In this approach, images are passed to the agent at the start and stored as `task_images` alongside the task prompt. The agent then processes these images throughout its execution.  

Consider the case where Alfred wants to verify the identities of the superheroes attending the party. He already has a dataset of images from previous parties with the names of the guests. Given a new visitor's image, the agent can compare it with the existing dataset and make a decision about letting them in.  

In this case, a guest is trying to enter, and Alfred suspects that this visitor might be The Joker impersonating Wonder Woman. Alfred needs to verify their identity to prevent anyone unwanted from entering.  
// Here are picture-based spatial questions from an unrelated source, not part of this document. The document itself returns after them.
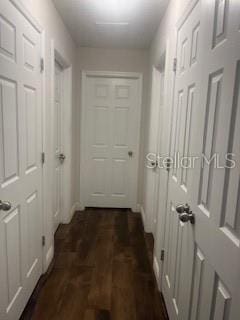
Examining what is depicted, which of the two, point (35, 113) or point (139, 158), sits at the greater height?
point (35, 113)

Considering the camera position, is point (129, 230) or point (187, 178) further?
point (129, 230)

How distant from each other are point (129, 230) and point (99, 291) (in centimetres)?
123

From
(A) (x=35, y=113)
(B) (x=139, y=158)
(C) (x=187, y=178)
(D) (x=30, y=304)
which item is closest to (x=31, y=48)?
(A) (x=35, y=113)

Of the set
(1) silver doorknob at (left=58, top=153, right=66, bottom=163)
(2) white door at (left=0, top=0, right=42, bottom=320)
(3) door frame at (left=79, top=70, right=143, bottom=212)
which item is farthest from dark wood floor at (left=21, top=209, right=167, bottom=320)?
(1) silver doorknob at (left=58, top=153, right=66, bottom=163)

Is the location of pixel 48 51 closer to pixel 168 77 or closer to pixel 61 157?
pixel 168 77

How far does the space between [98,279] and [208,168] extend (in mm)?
1621

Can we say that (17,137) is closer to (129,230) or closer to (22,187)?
(22,187)

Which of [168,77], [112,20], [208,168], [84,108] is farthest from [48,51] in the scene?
[208,168]

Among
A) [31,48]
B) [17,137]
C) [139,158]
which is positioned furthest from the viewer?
[139,158]

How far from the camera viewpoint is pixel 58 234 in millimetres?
3055

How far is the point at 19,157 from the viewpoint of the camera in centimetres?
164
Let’s build the example. First, the images are loaded. In this case, we use images from Wikipedia to keep the example minimal, but imagine the possible use-cases!

In [2]:
from PIL import Image
import requests
from io import BytesIO

image_urls = [
    "https://upload.wikimedia.org/wikipedia/commons/e/e8/The_Joker_at_Wax_Museum_Plus.jpg",
    "https://upload.wikimedia.org/wikipedia/en/9/98/Joker_%28DC_Comics_character%29.jpg"
]

images = []
for url in image_urls:
    headers = {
        "User-Agent": "Mozilla/5.0 (Windows NT 10.0; Win64; x64) AppleWebKit/537.36 (KHTML, like Gecko) Chrome/114.0.0.0 Safari/537.36"
    }
    response = requests.get(url,headers=headers)
    image = Image.open(BytesIO(response.content)).convert("RGB")
    images.append(image)

Now that we have the images, the agent will tell us wether the guests is actually a superhero (Wonder Woman) or a villian (The Joker).

In [3]:
from google.colab import userdata
import os
os.environ["OPENAI_API_KEY"] = userdata.get('GEMINI_API_KEY')

In [5]:
from smolagents import CodeAgent, OpenAIServerModel

model = OpenAIServerModel(model_id="gemini-2.5-flash", api_base="https://generativelanguage.googleapis.com/v1beta/openai/")

# Instantiate the agent
agent = CodeAgent(
    tools=[],
    model=model,
    max_steps=20,
    verbosity_level=2
)

response = agent.run(
    """
    Describe the costume and makeup that the comic character in these photos is wearing and return the description.
    Tell me if the guest is The Joker or Wonder Woman.
    """,
    images=images
)

In [6]:
response

'The character in the photos is wearing white face makeup, with bright red lips stretched into a wide, menacing grin. Their hair is dyed green. The costume consists of a purple long coat, a gold or mustard-yellow collared shirt, and a purple cravat or bow tied around the neck. The character in the images is The Joker.'

In this case, the output reveals that the person is impersonating someone else, so we can prevent The Joker from entering the party!